Based on the blog post below, explain in one to three sentences why the writer is considering no longer automatically voting for LPNH candidates.
═══ Source excerpt
URLs du Jour

2022-03-06

  • I need to think harder about voting for LPNH candidates. Matt Welch points out that they've gone a little nuts.

    I can understand not wanting to (for example) send American military forces to aid Ukraine. I can't understand being apologetic for obvious, naked, and dangerous Russian aggression.

    Notice that's the Libertarian Party of New Hampshire. I hope that whoever controls their Twitter account doesn't reflect the LPNH's official view. But if so (sigh) I'll probably have to stop auto-voting for their candidates, breaking with my strategy of many past elections. I told myself I was sending a pro-liberty message. That just got a lot harder to justify.

    Or maybe I should follow the advice of the late Granite Stater, P. J. O'Rourke: Don't Vote: It Just Encourages the Bastards.
══════
═══ Recorded data
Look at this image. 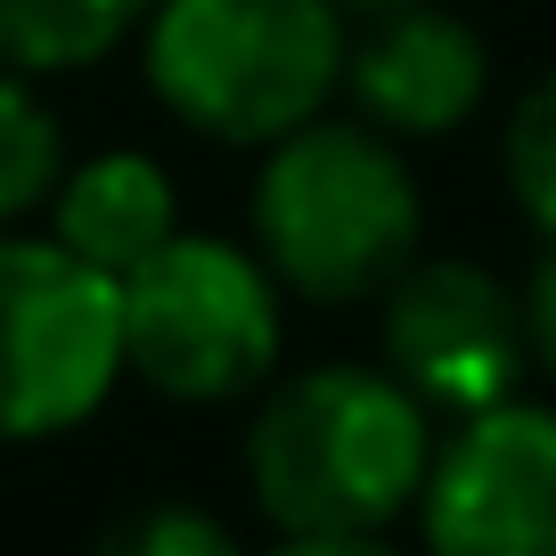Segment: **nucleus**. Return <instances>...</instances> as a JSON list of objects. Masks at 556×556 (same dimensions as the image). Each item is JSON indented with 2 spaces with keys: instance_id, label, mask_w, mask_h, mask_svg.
══════
### [Complete output]
As Matt Welch pointed out, the Libertarian Party of New Hampshire's Twitter account has been apologetic for what the writer calls obvious, naked, and dangerous Russian aggression. If that reflects the party's official view, the writer's long habit of voting for its candidates to send a pro-liberty message becomes much harder to justify.